Prayer and technical skillHis surgery last week used many advances of neurosurgery not available when Stuart first began his odyssey, Sekhar says. For example: embolization, using particles to block the tumor's blood supply, curtailed bleeding.
Stuart's brain was cooled before the surgery, and electronic monitoring helped Sekhar avoid damaging Stuart's brain; infrared neuronavigation helped guide Sekhar as he removed the tumor.
Success in brain surgery, Sekhar says, isn't just technical skill and technological advancement, but team effort and "people being nice" to patients.
And just in case, before every surgery, he holds his patient's hand and prays. "Whether they believe it or not, my experience is that everybody believes in something when they're sick," Sekhar says. "The bottom line is, it seems to help, so I do it."
Sekhar took only one of Stuart's three tumors last week.
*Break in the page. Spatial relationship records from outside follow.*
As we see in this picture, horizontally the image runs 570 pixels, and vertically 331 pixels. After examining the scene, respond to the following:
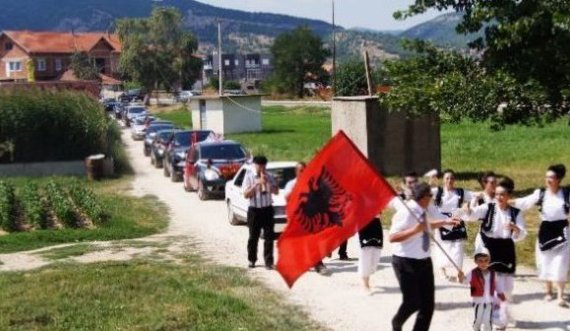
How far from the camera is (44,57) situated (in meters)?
115

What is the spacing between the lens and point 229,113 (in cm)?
4709

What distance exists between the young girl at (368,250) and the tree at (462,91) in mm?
9475

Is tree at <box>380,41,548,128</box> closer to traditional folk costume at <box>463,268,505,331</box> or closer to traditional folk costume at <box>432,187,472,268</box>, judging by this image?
traditional folk costume at <box>432,187,472,268</box>

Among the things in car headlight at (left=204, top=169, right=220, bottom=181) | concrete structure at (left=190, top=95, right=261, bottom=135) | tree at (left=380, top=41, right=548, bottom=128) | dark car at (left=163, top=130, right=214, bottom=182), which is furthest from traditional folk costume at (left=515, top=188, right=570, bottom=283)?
concrete structure at (left=190, top=95, right=261, bottom=135)

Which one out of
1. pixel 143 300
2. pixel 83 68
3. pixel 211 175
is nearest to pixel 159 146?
pixel 211 175

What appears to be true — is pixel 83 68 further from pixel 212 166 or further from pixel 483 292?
pixel 483 292

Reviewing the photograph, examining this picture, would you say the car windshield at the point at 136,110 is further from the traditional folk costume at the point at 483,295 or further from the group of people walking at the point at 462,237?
the traditional folk costume at the point at 483,295

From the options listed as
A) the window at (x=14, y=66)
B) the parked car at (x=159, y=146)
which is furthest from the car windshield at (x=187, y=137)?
the window at (x=14, y=66)

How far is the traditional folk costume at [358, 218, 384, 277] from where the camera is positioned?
1140 cm

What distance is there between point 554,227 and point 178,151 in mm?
20641

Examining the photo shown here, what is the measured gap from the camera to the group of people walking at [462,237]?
8.43 metres

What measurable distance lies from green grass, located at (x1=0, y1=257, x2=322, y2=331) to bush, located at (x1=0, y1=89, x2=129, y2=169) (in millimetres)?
19284

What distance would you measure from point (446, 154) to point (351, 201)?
24.9m

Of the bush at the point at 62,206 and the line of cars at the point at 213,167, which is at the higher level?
the line of cars at the point at 213,167
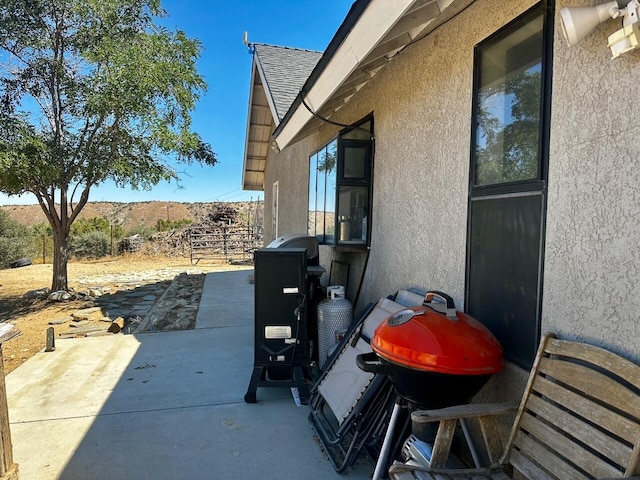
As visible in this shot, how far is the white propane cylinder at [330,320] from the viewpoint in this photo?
4.64 meters

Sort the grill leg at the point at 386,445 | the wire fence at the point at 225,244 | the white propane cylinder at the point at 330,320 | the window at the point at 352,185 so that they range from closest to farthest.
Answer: the grill leg at the point at 386,445
the white propane cylinder at the point at 330,320
the window at the point at 352,185
the wire fence at the point at 225,244

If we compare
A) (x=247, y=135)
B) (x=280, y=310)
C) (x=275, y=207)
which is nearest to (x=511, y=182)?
(x=280, y=310)

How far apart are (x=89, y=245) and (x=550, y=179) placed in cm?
2625

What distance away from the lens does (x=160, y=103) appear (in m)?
11.0

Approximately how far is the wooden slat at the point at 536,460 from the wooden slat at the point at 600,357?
46 cm

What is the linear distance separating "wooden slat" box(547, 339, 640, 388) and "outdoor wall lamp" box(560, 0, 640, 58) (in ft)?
4.17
One of those he left appears not to be growing; the other probably will need surgery later, Sekhar says, but can wait.
Stuart went back to Maryland this week — by train, so pressure changes wouldn't affect his still-sensitive tissues enclosed inside a temporary titanium mesh "skull." He'll be back within a few months for a new, plastic prosthetic skull section to better protect his brain.
He's eager to get back to his thriller. While recovering, he thought of a new ending. He's also planning a third book, about an FBI agent with a brain tumor.
Stuart has no doubt he'll finish his books. "I'm a real miracle," he says.